I returned to G.B. Road once again, this time pissed drunk. My partner was a fat woman, who said she hailed from Tirupati. She sneered at me: "Heh, you are so drunk, you are not capable of doing anything!" I told her that my drinking was none of her business and that since I had paid the money, she should at least strip. Strip she did, but even before I could register her contours, her mates shouted from across the wooden walls to say that my time was up. The driver, once again, was the culprit.

When I came to Chennai in 2001, I was not only girlfriendless but also friendless. I did make a few friends, but they were no good because they themselves were in search of girlfriends and were seeking my advice on how to find one. How could I render advice when I myself was seeking not only girlfriends but also those forbidden pleasures in a new city? It so happened that I was looking for a new house, and in the classified columns of a paper, I also found the answer to my physical urges. I spotted an ad of a beauty parlour in T. Nagar which promised facials as well as a 'relaxing' body massage.

I was not new to the 'body massage' business because when I was leaving Delhi in 2001, the place was full of parlours that offered such 'massages'. They even advertised in respectable papers such as Times of India. When I called up the number mentioned in the ad for the T. Nagar beauty parlour, a female voice answered. "I want a facial. What are the rates?" I asked. The female answered: "Sir, the rates depend on the attendant you choose. Please come to our parlour and you can have an attendant of your choice."

I was in the parlour within the next 45 minutes -- it was in a popular shopping mall in T. Nagar. "Welcome, sir," a leotard-wearing woman said. Another woman, plain-looking and wearing a saree, smiled. "I want a facial," I said.

The leotard-wearing woman asked: "Normal facial or Shehnaz Hussain facial?

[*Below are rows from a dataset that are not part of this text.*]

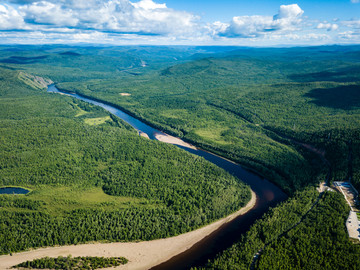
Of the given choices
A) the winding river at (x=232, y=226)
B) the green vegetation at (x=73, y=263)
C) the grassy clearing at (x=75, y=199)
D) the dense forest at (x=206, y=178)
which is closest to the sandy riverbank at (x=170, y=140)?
the dense forest at (x=206, y=178)

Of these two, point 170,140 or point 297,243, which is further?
point 170,140

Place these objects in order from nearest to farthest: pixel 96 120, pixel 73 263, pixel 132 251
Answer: pixel 73 263, pixel 132 251, pixel 96 120

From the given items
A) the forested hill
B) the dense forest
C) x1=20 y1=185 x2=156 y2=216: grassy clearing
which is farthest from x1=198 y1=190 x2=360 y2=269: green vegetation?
x1=20 y1=185 x2=156 y2=216: grassy clearing

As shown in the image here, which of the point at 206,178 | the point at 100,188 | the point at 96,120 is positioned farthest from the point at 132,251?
the point at 96,120

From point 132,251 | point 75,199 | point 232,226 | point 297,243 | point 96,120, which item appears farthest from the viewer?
point 96,120

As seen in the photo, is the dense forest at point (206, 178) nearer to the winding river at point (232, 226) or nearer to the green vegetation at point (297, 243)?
the green vegetation at point (297, 243)

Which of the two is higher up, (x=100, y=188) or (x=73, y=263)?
(x=100, y=188)

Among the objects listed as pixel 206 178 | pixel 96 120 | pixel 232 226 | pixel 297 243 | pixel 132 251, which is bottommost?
pixel 132 251

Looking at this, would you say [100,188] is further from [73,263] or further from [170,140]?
[170,140]
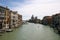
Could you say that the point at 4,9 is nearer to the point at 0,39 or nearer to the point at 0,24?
the point at 0,24

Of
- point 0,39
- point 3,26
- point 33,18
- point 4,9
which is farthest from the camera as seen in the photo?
point 33,18

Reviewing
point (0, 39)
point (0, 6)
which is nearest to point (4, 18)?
point (0, 6)

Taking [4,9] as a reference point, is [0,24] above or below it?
below

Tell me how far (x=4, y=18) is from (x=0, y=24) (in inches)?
62.6

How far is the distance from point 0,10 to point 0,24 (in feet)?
9.24

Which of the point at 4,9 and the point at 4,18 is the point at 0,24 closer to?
the point at 4,18

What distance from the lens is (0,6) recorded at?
2844 cm

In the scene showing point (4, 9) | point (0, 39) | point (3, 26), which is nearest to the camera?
point (0, 39)

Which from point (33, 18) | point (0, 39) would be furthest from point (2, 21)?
point (33, 18)

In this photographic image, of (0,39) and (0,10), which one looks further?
(0,10)

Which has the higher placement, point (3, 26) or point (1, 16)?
point (1, 16)

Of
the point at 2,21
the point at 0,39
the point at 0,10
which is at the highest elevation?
the point at 0,10

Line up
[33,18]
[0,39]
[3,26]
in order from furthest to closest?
[33,18] < [3,26] < [0,39]

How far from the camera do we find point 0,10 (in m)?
26.9
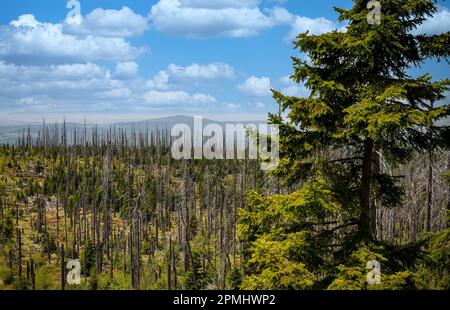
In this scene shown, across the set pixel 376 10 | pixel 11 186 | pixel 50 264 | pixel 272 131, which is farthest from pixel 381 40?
pixel 11 186

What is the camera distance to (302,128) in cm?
843

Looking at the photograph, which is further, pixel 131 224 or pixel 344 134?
pixel 131 224

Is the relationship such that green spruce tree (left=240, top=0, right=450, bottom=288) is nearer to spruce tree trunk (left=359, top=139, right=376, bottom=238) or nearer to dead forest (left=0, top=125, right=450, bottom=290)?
spruce tree trunk (left=359, top=139, right=376, bottom=238)

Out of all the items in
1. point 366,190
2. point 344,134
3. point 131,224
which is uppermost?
point 344,134

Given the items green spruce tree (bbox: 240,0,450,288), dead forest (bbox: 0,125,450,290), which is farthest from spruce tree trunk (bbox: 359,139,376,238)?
dead forest (bbox: 0,125,450,290)

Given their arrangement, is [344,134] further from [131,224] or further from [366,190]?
[131,224]

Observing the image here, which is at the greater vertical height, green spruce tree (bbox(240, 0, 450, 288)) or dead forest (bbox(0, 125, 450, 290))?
green spruce tree (bbox(240, 0, 450, 288))

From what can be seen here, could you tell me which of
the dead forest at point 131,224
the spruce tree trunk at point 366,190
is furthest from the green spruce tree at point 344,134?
the dead forest at point 131,224

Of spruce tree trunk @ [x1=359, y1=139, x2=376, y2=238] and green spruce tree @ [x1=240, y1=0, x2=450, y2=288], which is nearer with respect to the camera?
green spruce tree @ [x1=240, y1=0, x2=450, y2=288]

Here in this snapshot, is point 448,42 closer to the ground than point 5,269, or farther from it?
farther from it

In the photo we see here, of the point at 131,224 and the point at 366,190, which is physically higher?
the point at 366,190

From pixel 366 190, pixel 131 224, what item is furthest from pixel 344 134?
pixel 131 224
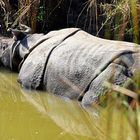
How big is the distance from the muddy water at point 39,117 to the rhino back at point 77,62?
0.18 metres

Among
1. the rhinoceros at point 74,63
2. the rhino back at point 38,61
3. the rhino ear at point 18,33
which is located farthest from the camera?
the rhino ear at point 18,33

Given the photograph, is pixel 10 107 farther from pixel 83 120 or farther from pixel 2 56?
pixel 2 56

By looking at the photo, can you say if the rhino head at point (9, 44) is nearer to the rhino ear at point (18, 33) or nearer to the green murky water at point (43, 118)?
the rhino ear at point (18, 33)

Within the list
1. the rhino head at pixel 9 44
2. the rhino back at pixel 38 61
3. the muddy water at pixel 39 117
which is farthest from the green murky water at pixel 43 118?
the rhino head at pixel 9 44

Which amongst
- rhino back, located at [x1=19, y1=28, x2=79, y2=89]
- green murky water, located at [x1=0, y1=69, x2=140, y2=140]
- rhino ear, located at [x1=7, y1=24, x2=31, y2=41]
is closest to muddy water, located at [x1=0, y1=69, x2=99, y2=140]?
green murky water, located at [x1=0, y1=69, x2=140, y2=140]

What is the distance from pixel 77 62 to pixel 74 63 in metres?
0.06

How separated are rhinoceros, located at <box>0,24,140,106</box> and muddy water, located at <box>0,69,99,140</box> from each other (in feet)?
0.56

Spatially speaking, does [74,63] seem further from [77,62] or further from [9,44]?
[9,44]

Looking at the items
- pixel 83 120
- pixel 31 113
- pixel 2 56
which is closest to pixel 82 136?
pixel 83 120

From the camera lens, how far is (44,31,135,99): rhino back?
538 centimetres

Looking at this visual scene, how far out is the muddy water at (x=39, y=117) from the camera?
4500 millimetres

"What's the difference?" I asked.

The leotard-wearing woman: "Shehnaz Hussain facial is Rs 1000, normal facial is Rs 750."

"I would go for the normal facial."

"But sir, I do only Shehnaz Hussain facial. She does the normal facial," the leotard-wearing woman said, pointing to the other woman.

"In that case, give me Shehnaz Hussain facial," I said, settling into a chair in front of the mirror.

As she prepared the concoctions, she asked: "Sir, do you also want company?" Company? What on earth is that? I could vaguely guess what she meant, so just to be sure, I asked her: "And where will you give me company?" She replied, pointing to a couch, "Here."

"Thank you very much, but I want only a facial done." Not that I was not tempted, but such kind of sex is risky business. Shady massage parlours, from Kashmir to Kovalam, have female attendants who jerk you off under the pretext of doing you a favour by 'massaging' those parts of the body which is supposedly not permitted to be massaged. "I will massage this as well, but please don't tell the owner/doctor. You only have to give me some extra money," the female masseur will tell you. I had heard that in Delhi, I had heard that in Kovalam as well. I had obliged in most cases, but having full-fledged sex with a supposed beautician/massueur? That was a strict no-no. What if Tamil Nadu police had chosen that very day to raid the parlour?!

To be honest, the leotard-wearing woman did a very good job with the facial. And while she was at it, putting pieces of cotton over my eyes, she lamented the hazards of her profession, that too in impeccable English: "If a guy says yes, you have to have sex with him. You are not even wet, but still you have to spread your legs just because he has paid for it."

I was suddenly glad that I did not pay to have sex with her. For that matter, I have never paid for sex, as I just told you. Sex, after all, is not about what is between the legs: it's about what is between the ears. It is the structure of her writing that turns me on, not the structure of her body.